[Summary]

The Three Crows is a candlestick pattern with a series of negative lines and a weak flow.

If you replace the three crows with actual examples, it will be easier to see the difference between situations where it can be used and situations where it is difficult to use.

In actual investment, first check for stalling or selling pressure after a rise. However, we cannot overlook the fact that short selling based on appearance alone can lead to an increase.

In this article, we will organize the three crows not as "knowledge" but as steps to check before buying or selling. Don't rush to conclusions, read according to your financial amount and time horizon.

First, divide by three crows.

When looking at the Three Crows, first decide what you want to judge. The information you need will change depending on whether you want to know the meaning, confirm before buying or selling, or review your current holdings.

Especially for beginners in investing, the easier the words are, the more they tend to take them as a conclusion. The three crows are not enough to make a decision on their own. If you want to check it, it is more realistic to look at it in conjunction with fund management, holding period, and opposing materials.

Consider the Three Crows as an example

If we look at the Three Crows as an example, we first have a narrow premise. It is important not to mix up whether you are talking about the market as a whole, individual stocks, NISA or long-term funds.

Checking the following points will make things a lot easier.

Axis to checkWhat to see in Three Crows
purposeWhat do you use to judge?
Time axisWhich is closer to short-term trading, long-term holding, or NISA?
basisWhich one is more important: price, business performance, interest rates, exchange rates, or psychology?
riskWhen things go the other way, where should you look again?
actionWill it lead to buying, selling, or doing nothing?

Points that can easily cause trouble in making decisions

The reason we stumble with the Three Crows is not only when we lack knowledge. In fact, there are situations where we interpret something conveniently because we know a little bit about it.

  • Focus on one scene where the three crows work well
  • Even if the price movements are similar, if the background is different, they are treated as different things.
  • View not only successes but also failures using the same criteria.
  • Check if you can reproduce it with your own amount of funds

The important thing here is not to decide on just one correct answer based on the three crows. In investment, the meaning of the same material changes depending on the market, holding period, and amount of funds. When in doubt, prioritize confirmation over conclusion.

Checklist before buying and selling

Please check at least these five things before using Sanba Karasu as the basis for your actual judgment.

  1. Can you explain in one sentence the purpose of looking at the Three Crows?
  2. Have you confirmed one or more countermeasures or failure conditions?
  3. Are you investing your living funds or money that will be used soon?
  4. Have you decided in advance the criteria for cutting losses, taking profits, and continuing to hold stocks?
  5. Are you making judgments based only on social media or short headlines?

Checklists are simple, but they prevent you from adding reasons after making a decision. The purpose of checking the Three Crows is not to speed up action, but to reduce unnecessary errors in judgment.

Summary

The Three Crows is a material for organizing investment decisions. Even if you read it as an example, your judgment will be inaccurate if you treat it as a standalone buy/sell signal.

The points to keep in mind are as follows.

  • Decide first the purpose of seeing the Three Crows
  • Do not mix time axis and amount of funds
  • Check not only good materials but also negative materials
  • When using NISA and long-term funds, consider how to handle losses
  • When in doubt, reduce your position or postpone it.

The more knowledge you have, the safer it seems, but in the market it can become dangerous if you use it incorrectly.

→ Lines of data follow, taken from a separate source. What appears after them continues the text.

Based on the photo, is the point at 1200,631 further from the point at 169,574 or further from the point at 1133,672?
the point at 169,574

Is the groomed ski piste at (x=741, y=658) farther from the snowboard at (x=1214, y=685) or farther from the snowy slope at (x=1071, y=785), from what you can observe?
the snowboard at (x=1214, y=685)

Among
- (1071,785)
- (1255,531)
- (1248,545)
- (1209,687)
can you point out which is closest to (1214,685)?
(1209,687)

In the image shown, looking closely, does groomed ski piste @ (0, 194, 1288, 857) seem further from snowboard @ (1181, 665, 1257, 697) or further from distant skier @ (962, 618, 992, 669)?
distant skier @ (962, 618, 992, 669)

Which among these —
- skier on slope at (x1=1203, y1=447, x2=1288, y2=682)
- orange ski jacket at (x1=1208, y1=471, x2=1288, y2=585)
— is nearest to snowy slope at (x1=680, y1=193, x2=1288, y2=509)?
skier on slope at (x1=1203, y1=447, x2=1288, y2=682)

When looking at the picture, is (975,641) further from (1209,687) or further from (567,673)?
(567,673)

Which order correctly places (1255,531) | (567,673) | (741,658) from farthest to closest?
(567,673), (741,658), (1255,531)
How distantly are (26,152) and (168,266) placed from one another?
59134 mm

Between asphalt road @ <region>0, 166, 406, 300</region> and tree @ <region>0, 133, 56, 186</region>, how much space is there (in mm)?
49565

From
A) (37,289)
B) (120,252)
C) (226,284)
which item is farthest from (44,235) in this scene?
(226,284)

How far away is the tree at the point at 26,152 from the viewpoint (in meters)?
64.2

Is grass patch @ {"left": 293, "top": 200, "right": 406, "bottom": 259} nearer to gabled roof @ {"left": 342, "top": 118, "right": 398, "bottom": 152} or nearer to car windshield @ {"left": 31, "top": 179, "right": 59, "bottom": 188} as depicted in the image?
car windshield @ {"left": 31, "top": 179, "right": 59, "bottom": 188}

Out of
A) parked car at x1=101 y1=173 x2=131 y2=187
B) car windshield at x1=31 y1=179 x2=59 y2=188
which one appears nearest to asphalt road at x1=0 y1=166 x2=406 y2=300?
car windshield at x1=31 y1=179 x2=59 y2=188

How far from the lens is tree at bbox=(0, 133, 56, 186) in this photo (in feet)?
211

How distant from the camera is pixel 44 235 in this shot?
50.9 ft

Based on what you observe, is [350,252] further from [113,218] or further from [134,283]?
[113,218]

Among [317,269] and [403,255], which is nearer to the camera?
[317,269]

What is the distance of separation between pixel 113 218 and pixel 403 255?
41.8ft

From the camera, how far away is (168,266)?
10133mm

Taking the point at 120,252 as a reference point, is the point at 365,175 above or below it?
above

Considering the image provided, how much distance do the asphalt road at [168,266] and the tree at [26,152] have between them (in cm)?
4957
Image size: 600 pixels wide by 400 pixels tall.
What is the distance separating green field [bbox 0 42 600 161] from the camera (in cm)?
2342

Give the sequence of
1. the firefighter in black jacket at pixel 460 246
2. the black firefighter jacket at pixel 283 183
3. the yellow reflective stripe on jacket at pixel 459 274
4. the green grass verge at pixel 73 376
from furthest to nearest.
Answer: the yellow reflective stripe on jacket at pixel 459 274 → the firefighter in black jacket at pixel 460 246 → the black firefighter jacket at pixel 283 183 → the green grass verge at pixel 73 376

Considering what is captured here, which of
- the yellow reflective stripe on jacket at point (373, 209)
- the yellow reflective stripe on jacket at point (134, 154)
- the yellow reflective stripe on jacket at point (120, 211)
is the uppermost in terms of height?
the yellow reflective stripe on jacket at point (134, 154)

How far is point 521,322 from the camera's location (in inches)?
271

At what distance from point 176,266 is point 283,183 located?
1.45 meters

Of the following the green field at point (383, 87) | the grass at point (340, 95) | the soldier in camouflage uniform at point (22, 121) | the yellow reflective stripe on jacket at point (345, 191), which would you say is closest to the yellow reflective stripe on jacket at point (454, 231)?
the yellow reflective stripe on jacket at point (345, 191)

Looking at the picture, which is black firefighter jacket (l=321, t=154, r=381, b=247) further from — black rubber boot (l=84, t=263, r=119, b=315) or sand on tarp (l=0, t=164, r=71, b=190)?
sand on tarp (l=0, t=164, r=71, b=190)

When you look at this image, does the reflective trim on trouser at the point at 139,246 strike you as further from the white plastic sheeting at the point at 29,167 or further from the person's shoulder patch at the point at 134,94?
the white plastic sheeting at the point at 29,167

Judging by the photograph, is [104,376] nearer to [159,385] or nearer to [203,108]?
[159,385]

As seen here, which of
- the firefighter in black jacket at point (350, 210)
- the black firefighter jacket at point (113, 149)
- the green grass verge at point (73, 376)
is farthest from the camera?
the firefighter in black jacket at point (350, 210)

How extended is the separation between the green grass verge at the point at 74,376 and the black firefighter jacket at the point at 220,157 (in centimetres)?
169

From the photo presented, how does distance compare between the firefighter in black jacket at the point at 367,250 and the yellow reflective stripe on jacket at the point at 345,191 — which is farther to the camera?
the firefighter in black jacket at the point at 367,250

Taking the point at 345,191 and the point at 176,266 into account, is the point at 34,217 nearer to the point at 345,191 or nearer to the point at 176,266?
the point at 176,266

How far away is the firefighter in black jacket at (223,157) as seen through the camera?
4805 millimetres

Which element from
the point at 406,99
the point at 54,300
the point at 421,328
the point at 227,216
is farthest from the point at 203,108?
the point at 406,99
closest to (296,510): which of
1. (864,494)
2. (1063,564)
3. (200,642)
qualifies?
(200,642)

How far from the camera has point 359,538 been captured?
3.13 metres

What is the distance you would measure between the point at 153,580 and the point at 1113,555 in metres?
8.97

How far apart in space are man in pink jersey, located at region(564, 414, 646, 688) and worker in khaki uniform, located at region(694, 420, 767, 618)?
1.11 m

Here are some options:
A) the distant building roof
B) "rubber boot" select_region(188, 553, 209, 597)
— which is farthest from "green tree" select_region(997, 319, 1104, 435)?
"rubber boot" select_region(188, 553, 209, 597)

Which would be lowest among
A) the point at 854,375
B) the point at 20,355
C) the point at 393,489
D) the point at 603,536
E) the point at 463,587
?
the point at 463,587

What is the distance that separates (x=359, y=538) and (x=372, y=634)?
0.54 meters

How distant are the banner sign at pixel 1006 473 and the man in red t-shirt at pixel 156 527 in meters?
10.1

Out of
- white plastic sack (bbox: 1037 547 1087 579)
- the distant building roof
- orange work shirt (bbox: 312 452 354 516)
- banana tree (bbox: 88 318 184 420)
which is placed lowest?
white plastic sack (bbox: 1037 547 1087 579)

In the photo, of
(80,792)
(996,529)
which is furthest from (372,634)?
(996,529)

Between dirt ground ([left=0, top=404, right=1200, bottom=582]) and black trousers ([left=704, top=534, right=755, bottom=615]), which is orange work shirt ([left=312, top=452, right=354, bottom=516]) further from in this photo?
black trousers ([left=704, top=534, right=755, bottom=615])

It is realistic to treat the three crows as a tool to pause before buying or selling, rather than as a word that forces you to make a hasty decision.

This article is for educational and informational purposes only, based on public information. It is not a recommendation or solicitation to buy or sell any specific security or financial product. Although care is taken with accuracy, the content and future investment outcomes are not guaranteed. Final investment decisions should be made at your own judgment and responsibility.